===== Exercise text =====
The shots of the burial ceremony on Al Jazeera’s news bulletin the other day could have easily passed for a Hamas militant’s funeral procession, but for the Jordanian setting.
The dead man was the channel’s own correspondent, Tareq Ayub, killed by an American bomb in Baghdad. The Al Jazeera reporter solemnly referred to Tareq as a shaheed (martyr), in line with the terminology used by the channel’s management, and the mourners in attendance vented their spleen at America for what they said was a targeted killing.
Critics of the war, as well as independent columnists, were understandably outraged. Were the attacks on journalists a result of poor judgment in the heat of war or a desperate attempt by Pentagon to maintain control over media coverage?
The question they didn’t raise was just as troubling though: in this age of the all-powerful mass media, do journalists endanger their lives, as well as those of their colleagues, through tendentious reporting in the guise of Press freedom?
To be sure, no argument howsoever compelling can justify acts that put mediapersons in harm’s way, even if they happen to be operating behind so-called enemy lines. It is one thing for reporters and photographers to die at the hands of militias and thugs, as have happened in Sierra Leone and Afghanistan.
But it is a different matter altogether if journalists are killed by regular soldiers, that too when the former’s identity is not in doubt thanks to the high level of coordination nowadays between media organisations and armies. In the case of the Al Jazeera team, as also the Abu Dhabi TV office which narrowly escaped destruction, there was very little scope for confusion, although no one can completely rule it out.
That said, however, it would be disingenuous to claim that war correspondents don’t have a dog in the ongoing fight. At a recent Johannesburg gathering of journalists concerned about war coverage, it was suggested that they campaign for the Geneva Convention to recognise the right of journalists to do their job in a war, and to be protected by and from both sides, much as it is done for medical workers.
===== Extracted entries =====
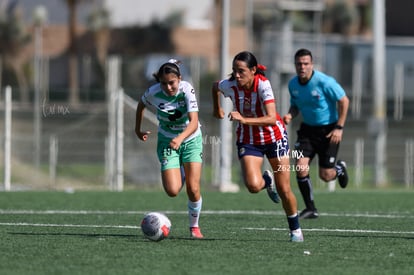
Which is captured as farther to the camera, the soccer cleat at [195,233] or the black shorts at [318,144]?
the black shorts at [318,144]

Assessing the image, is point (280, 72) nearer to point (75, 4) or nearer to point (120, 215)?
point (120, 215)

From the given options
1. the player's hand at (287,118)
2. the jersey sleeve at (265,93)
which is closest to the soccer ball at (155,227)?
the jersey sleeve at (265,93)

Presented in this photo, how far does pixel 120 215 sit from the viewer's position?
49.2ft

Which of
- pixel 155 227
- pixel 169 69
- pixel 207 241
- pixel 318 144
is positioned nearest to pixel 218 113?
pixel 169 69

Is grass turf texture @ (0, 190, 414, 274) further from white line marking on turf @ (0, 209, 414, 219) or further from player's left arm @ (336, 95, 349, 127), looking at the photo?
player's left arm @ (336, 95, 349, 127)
=====
===== Extracted entries =====
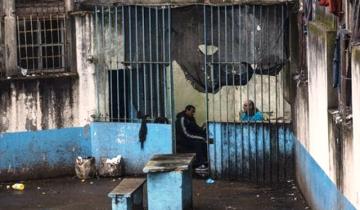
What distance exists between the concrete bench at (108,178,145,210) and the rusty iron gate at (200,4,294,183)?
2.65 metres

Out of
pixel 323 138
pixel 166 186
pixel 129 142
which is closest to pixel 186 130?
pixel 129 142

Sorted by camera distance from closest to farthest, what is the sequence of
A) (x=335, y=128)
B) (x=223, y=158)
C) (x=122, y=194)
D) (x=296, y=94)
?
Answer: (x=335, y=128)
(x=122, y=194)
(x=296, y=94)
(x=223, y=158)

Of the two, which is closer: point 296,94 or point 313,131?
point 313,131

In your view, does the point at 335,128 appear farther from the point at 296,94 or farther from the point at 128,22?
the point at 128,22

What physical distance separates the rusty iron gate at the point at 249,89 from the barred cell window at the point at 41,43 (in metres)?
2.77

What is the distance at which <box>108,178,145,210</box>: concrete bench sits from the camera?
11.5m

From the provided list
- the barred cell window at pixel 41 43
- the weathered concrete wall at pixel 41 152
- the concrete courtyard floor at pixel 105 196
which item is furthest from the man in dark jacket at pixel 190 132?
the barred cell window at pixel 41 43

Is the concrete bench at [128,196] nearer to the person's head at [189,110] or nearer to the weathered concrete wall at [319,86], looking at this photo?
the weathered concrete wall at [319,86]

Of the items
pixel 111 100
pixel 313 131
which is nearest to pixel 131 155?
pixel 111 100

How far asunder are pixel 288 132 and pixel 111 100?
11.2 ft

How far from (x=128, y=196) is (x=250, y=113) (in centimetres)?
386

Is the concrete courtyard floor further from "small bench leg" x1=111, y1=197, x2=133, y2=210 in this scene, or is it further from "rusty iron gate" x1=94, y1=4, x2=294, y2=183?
=====
What is needed
In the article on journalists killed in war, what killed Al Jazeera correspondent Tareq Ayub in Baghdad?

Solved exercise
An American bomb.